In comparison, total employment grew by 11,300 in the second quarter of 2024, more than double the increase of 4,700 in the first quarter of 2024.

Moreover, in the second quarter of 2024, more than half of all retrenched residents were able to secure jobs within six months of being retrenched, Deputy Prime Minister (DPM) and Minister for Trade and Industry Gan Kim Yong said in a written reply on Oct. 14, 2024.

The reply was made to a query by Yio Chu Kang SMC Member of Parliament (MP) Yip Hon Weng on recent retrenchment operations by multinational companies (MNCs).

Household appliances company Dyson recently retrenched workers in Singapore on Oct. 1.

The Ministry of Manpower (MOM) said in a statement on Oct. 12 that Dyson had notified the ministry within five working days of notifying the affected employees, which was "on time".

The United Workers of Electronics & Electrical Industries (UWEEI) had previously told Mothership it was "disappointed" as it was only notified a day before the company informed affected employees.

Samsung also started a retrenchment exercise on Oct. 1, Bloomberg reported.

Key factors behind retrenchments

Companies, including MNCs, may choose to close or reduce their presence in Singapore for various reasons, DPM Gan explained.

These include changes in market dynamics leading to poor performance by the firm or shifts in the company’s global strategy leading to changes in their operating structure.

"In such situations, the Government works closely with the companies and unions to assist the retrenched workers with skills upgrading and job matching," DPM Gan said.

Attractive location for investments

DPM Gan said that Singapore remains an attractive location for foreign investments.

He highlighted how the Singapore Economic Development Board (EDB) attracted S$5.4 billion in Fixed Asset Investment (FAI) commitments in the first half of 2024.

EDB is also on track to meet its medium- to long-term investment commitment goal of S$8 to S$10 billion in FAI this year.

FAI commitments refer to incremental capital investment in facilities, equipment, and machinery.

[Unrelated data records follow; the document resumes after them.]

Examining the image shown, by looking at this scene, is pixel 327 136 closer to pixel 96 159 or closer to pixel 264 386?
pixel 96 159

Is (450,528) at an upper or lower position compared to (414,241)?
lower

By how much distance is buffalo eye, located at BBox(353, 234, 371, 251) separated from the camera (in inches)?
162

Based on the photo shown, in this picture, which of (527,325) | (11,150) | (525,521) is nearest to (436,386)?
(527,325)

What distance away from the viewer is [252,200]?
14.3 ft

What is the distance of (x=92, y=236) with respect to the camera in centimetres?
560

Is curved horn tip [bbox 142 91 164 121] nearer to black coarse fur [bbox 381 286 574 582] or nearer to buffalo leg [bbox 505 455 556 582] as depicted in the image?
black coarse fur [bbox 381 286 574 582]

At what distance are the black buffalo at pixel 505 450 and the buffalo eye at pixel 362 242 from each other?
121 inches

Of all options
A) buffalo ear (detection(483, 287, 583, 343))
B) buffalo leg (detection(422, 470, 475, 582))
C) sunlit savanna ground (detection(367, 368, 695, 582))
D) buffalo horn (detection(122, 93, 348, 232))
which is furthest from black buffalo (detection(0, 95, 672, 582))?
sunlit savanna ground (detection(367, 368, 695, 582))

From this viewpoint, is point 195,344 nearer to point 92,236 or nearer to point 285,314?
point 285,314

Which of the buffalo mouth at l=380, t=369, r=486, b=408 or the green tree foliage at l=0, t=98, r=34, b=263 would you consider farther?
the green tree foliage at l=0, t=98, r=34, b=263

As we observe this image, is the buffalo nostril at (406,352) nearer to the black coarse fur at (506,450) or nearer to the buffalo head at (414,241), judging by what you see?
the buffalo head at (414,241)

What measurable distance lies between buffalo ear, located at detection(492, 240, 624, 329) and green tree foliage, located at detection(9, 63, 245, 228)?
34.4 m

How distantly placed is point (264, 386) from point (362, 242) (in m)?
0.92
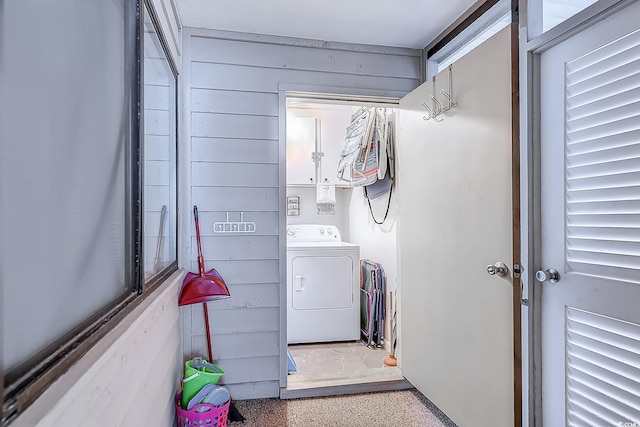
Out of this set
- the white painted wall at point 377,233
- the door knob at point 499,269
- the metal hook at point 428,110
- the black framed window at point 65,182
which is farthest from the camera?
the white painted wall at point 377,233

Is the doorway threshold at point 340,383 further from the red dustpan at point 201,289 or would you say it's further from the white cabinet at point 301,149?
the white cabinet at point 301,149

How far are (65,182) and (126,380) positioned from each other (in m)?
0.62

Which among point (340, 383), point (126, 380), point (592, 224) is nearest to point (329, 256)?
point (340, 383)

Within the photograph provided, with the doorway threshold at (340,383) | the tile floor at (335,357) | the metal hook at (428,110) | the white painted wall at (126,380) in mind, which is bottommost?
the tile floor at (335,357)

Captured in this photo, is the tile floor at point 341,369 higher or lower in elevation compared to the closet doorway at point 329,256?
lower

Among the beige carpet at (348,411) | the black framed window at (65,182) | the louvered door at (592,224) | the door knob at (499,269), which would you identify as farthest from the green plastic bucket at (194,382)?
the louvered door at (592,224)

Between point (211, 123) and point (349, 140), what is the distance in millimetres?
1432

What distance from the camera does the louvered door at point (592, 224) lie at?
3.95 feet

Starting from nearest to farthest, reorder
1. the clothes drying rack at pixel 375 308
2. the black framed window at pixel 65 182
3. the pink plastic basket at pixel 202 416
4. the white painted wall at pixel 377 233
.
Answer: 1. the black framed window at pixel 65 182
2. the pink plastic basket at pixel 202 416
3. the white painted wall at pixel 377 233
4. the clothes drying rack at pixel 375 308

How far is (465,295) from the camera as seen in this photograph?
1929mm

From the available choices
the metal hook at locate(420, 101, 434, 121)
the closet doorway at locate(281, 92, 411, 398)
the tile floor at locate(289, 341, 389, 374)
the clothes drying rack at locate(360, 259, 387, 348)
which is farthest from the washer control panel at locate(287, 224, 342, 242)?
the metal hook at locate(420, 101, 434, 121)

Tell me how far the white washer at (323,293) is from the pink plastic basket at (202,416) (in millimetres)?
1510

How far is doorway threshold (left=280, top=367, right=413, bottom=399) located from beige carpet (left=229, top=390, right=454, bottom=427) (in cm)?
3

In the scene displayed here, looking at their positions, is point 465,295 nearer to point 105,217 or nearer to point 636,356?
point 636,356
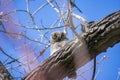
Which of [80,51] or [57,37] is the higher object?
[80,51]

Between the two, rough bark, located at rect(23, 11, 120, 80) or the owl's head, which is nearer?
rough bark, located at rect(23, 11, 120, 80)

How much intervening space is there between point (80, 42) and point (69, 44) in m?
0.09

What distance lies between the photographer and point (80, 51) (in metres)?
1.57

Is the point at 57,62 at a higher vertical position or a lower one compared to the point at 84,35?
lower

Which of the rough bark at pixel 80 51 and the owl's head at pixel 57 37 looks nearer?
the rough bark at pixel 80 51

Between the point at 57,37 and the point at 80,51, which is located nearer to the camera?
the point at 80,51

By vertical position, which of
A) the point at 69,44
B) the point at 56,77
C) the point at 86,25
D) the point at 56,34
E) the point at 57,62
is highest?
the point at 86,25

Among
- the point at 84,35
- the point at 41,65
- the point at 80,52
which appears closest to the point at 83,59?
the point at 80,52

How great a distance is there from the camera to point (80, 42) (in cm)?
155

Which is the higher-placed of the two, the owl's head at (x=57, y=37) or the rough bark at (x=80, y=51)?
the rough bark at (x=80, y=51)

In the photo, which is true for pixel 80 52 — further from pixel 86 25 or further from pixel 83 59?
pixel 86 25

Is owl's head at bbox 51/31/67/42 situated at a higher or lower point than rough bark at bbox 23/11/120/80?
lower

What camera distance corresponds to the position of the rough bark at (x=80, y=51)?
1.48 meters

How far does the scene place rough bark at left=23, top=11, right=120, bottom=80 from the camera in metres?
1.48
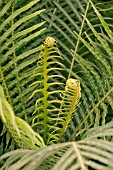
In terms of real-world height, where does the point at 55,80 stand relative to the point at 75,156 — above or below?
above

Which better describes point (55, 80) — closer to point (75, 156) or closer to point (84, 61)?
point (84, 61)

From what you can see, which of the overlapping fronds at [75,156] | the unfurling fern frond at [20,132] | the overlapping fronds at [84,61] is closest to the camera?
the overlapping fronds at [75,156]

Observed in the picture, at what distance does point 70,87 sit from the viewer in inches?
29.5

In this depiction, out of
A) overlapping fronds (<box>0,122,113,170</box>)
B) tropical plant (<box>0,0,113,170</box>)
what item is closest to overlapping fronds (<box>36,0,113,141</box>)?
tropical plant (<box>0,0,113,170</box>)

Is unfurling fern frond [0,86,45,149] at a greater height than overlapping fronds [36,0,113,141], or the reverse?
overlapping fronds [36,0,113,141]

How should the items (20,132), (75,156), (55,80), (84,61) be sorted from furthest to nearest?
(55,80)
(84,61)
(20,132)
(75,156)

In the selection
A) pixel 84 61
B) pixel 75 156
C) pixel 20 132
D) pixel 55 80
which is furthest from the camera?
pixel 55 80

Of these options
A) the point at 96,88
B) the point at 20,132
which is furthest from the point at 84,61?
the point at 20,132

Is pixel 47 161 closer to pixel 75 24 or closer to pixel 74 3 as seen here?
pixel 75 24

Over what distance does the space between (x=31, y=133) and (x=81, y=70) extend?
357mm

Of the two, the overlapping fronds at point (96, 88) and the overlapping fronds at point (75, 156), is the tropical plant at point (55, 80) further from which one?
the overlapping fronds at point (75, 156)

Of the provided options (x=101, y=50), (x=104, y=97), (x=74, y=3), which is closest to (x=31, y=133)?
(x=104, y=97)

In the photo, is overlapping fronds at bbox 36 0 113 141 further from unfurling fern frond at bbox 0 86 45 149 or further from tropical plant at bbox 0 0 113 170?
unfurling fern frond at bbox 0 86 45 149

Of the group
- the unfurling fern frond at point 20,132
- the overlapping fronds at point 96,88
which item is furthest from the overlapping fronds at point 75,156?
the overlapping fronds at point 96,88
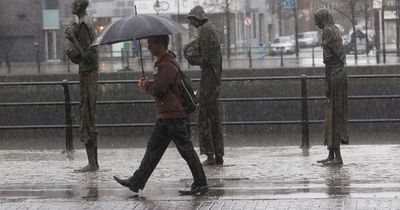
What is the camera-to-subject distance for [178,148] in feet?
33.3

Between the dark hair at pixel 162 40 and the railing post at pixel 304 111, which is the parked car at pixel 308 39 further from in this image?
the dark hair at pixel 162 40

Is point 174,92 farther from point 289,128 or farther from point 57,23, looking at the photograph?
point 57,23

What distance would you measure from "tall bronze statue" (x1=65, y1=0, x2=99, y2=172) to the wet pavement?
1.66ft

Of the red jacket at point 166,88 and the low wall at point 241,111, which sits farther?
the low wall at point 241,111

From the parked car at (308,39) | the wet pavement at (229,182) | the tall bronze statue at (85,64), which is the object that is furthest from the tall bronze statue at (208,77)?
the parked car at (308,39)

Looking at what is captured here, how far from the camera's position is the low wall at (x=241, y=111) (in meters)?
34.6

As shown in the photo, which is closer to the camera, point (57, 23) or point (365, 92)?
point (365, 92)

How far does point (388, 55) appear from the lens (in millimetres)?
46188

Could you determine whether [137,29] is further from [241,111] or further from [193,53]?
[241,111]

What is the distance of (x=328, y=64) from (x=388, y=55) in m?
35.0

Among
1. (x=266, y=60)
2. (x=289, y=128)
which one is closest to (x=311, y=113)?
(x=289, y=128)

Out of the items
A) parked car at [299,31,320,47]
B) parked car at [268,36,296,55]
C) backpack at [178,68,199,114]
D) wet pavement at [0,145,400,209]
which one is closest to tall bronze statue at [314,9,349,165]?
wet pavement at [0,145,400,209]

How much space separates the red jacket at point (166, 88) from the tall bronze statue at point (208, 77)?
2.05m

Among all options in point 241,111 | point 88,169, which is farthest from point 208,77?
point 241,111
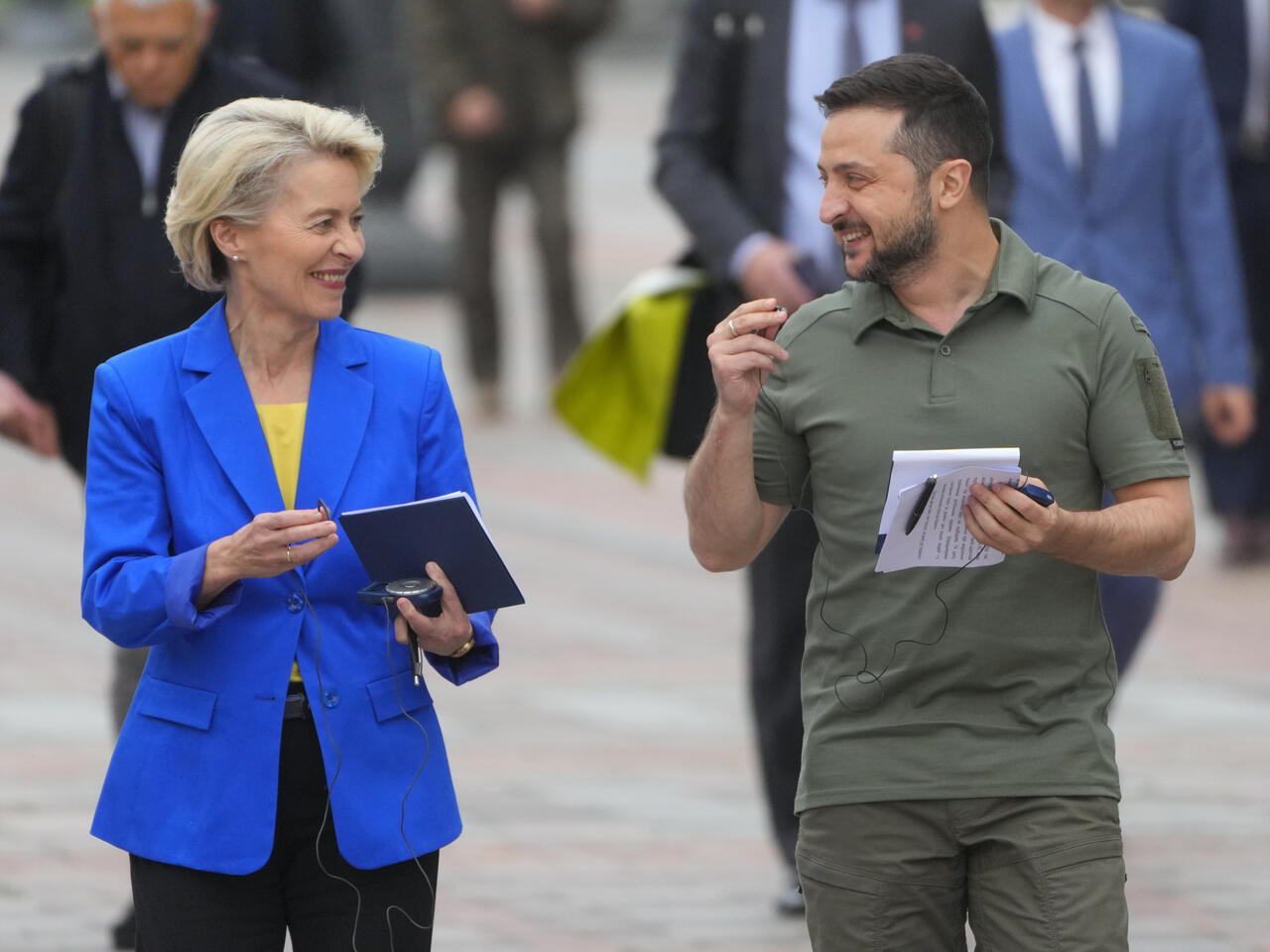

DPM Gan also referred to plans by cloud service provider Amazon Web Services to invest an additional S$12 billion into existing cloud infrastructure in Singapore over the next four years for cloud and Artificial Intelligence projects.

Pharmaceutical company AstraZeneca has also planned a S$2 billion manufacturing facility for antibody-drug conjugates, DPM Gan noted.

"These investments will translate into good jobs for Singaporeans," DPM Gan wrote.

Some 60 per cent of locals earning a gross monthly income of above S$12,500 are employed by foreign-owned firms.

Foreign-owned firms make up around 20 per cent of firms in Singapore and provide jobs for nearly one-third of employed residents, MOM said in a press release on Sep. 17, 2024.